Rio Pasaribu, Gallery Director dan Co-Founder RUCI Art Space mengatakan dukungan MTN Seni Budaya dalam membuka akses galeri Indonesia ke kancah internasional diapresiasi positif.
"Dalam membuka akses galeri Indonesia ke platform internasional seperti Art Central Hong Kong. Di saat yang sama, peran sektor swasta seperti FedEx Indonesia menjadi sangat krusial, tanpa dukungan logistik yang andal, sirkulasi karya seni di tingkat global tidak akan berjalan optimal," katanya dalam keterangan pers yang diterima detikpop, Kamis (2/4/2026).

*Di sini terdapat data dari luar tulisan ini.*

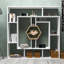 134cm H x 134cm W Geometric Bookcase-2047995506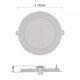 LED vestavné svítidlo NEXXO kruh 12,5W/4000K bílé - 2/6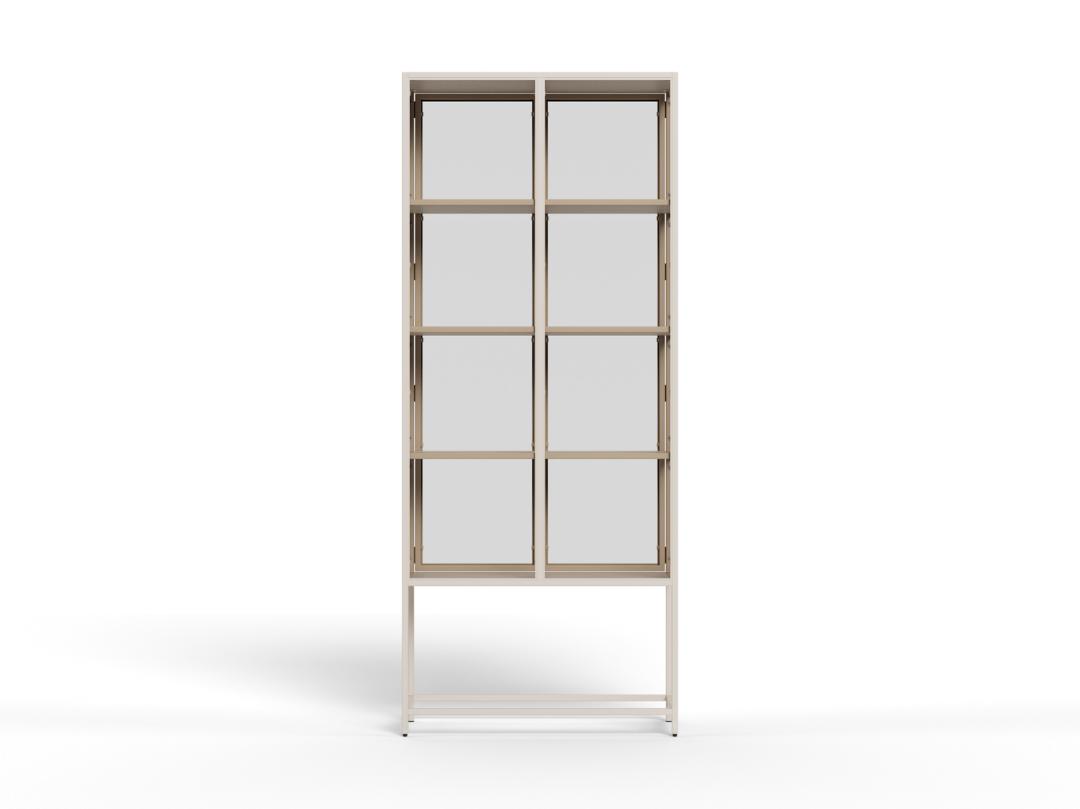 Vitrinekast Golvum Grijs 77 cm - Afbeelding 4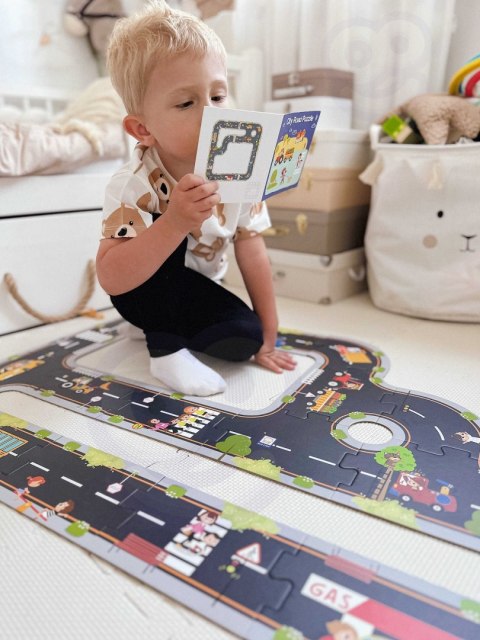 Droga puzzle dla dzieci – autostrada, makieta miasta 21 el. FSC Droga puzzle dla dzieci – autostrada, makieta miasta 21 el. FSC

Menurut keterangan Rio, RUCI Art Space ikut serta jadi bagian dari tahap Rekognisi Internasional dalam kerangka program MTN Seni Budaya.
"Program ini membuka peluang bagi talenta seni rupa Indonesia untuk tampil di panggung global, memperluas jejaring, serta memperkuat posisi Indonesia dalam lanskap seni kontemporer dunia," sambungnya.
Selain presentasi pameran, program ini juga menghadirkan diskusi bertajuk Rising Currents: Indonesian Contemporary Art in Motion, yang membahas perkembangan serta posisi seni kontemporer Indonesia dalam konteks global.
RUCI Art Space memulai perjalanannya melalui pameran perdana di sebuah restoran yang telah ditinggalkan, dan kini berkembang menjadi ruang seni kontemporer dinamis di Jakarta Selatan dengan luas area pameran sekitar 200 meter persegi.
Nama RUCI merefleksikan fleksibilitas, yang mengandung makna sebagai sumber cahaya, rasa, dan kenikmatan, sekaligus mencerminkan misi RUCI sebagai hub bagi industri kreatif yang lebih luas.